All entries must be given again exactly as written.

______________________________

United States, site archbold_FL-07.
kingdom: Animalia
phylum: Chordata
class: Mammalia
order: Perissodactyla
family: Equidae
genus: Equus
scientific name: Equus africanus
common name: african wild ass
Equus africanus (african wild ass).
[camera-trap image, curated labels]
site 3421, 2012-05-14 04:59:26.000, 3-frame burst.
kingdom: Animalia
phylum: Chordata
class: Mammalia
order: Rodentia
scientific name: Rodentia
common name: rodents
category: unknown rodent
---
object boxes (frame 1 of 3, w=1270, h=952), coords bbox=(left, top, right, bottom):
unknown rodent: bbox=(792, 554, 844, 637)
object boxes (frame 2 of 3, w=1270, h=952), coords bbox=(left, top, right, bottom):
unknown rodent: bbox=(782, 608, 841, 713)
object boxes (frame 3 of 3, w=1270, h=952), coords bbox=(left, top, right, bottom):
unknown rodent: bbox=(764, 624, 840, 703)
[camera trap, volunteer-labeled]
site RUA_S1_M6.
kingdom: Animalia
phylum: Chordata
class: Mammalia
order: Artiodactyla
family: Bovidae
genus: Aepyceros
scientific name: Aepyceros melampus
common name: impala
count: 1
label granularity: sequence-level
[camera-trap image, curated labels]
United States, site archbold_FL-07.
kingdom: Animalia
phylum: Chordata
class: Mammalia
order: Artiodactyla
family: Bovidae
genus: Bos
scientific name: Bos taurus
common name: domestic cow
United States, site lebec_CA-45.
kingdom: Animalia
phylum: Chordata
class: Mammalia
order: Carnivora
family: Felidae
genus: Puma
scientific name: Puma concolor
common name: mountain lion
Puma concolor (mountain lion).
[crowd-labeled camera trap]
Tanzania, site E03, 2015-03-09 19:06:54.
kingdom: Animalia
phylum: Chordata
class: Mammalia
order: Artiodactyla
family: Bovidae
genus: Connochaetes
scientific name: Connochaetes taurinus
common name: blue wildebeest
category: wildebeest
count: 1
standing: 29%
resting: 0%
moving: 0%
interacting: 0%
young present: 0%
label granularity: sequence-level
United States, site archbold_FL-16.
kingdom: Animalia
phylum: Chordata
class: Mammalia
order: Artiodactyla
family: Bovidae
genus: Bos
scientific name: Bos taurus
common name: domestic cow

______________________________

Answer to this exercise —
United States, site archbold_FL-07.
kingdom: Animalia
phylum: Chordata
class: Mammalia
order: Perissodactyla
family: Equidae
genus: Equus
scientific name: Equus africanus
common name: african wild ass
Equus africanus (african wild ass).
[camera-trap image, curated labels]
site 3421, 2012-05-14 04:59:26.000, 3-frame burst.
kingdom: Animalia
phylum: Chordata
class: Mammalia
order: Rodentia
scientific name: Rodentia
common name: rodents
category: unknown rodent
---
object boxes (frame 1 of 3, w=1270, h=952), coords bbox=(left, top, right, bottom):
unknown rodent: bbox=(792, 554, 844, 637)
object boxes (frame 2 of 3, w=1270, h=952), coords bbox=(left, top, right, bottom):
unknown rodent: bbox=(782, 608, 841, 713)
object boxes (frame 3 of 3, w=1270, h=952), coords bbox=(left, top, right, bottom):
unknown rodent: bbox=(764, 624, 840, 703)
[camera trap, volunteer-labeled]
site RUA_S1_M6.
kingdom: Animalia
phylum: Chordata
class: Mammalia
order: Artiodactyla
family: Bovidae
genus: Aepyceros
scientific name: Aepyceros melampus
common name: impala
count: 1
label granularity: sequence-level
[camera-trap image, curated labels]
United States, site archbold_FL-07.
kingdom: Animalia
phylum: Chordata
class: Mammalia
order: Artiodactyla
family: Bovidae
genus: Bos
scientific name: Bos taurus
common name: domestic cow
United States, site lebec_CA-45.
kingdom: Animalia
phylum: Chordata
class: Mammalia
order: Carnivora
family: Felidae
genus: Puma
scientific name: Puma concolor
common name: mountain lion
Puma concolor (mountain lion).
[crowd-labeled camera trap]
Tanzania, site E03, 2015-03-09 19:06:54.
kingdom: Animalia
phylum: Chordata
class: Mammalia
order: Artiodactyla
family: Bovidae
genus: Connochaetes
scientific name: Connochaetes taurinus
common name: blue wildebeest
category: wildebeest
count: 1
standing: 29%
resting: 0%
moving: 0%
interacting: 0%
young present: 0%
label granularity: sequence-level
United States, site archbold_FL-16.
kingdom: Animalia
phylum: Chordata
class: Mammalia
order: Artiodactyla
family: Bovidae
genus: Bos
scientific name: Bos taurus
common name: domestic cow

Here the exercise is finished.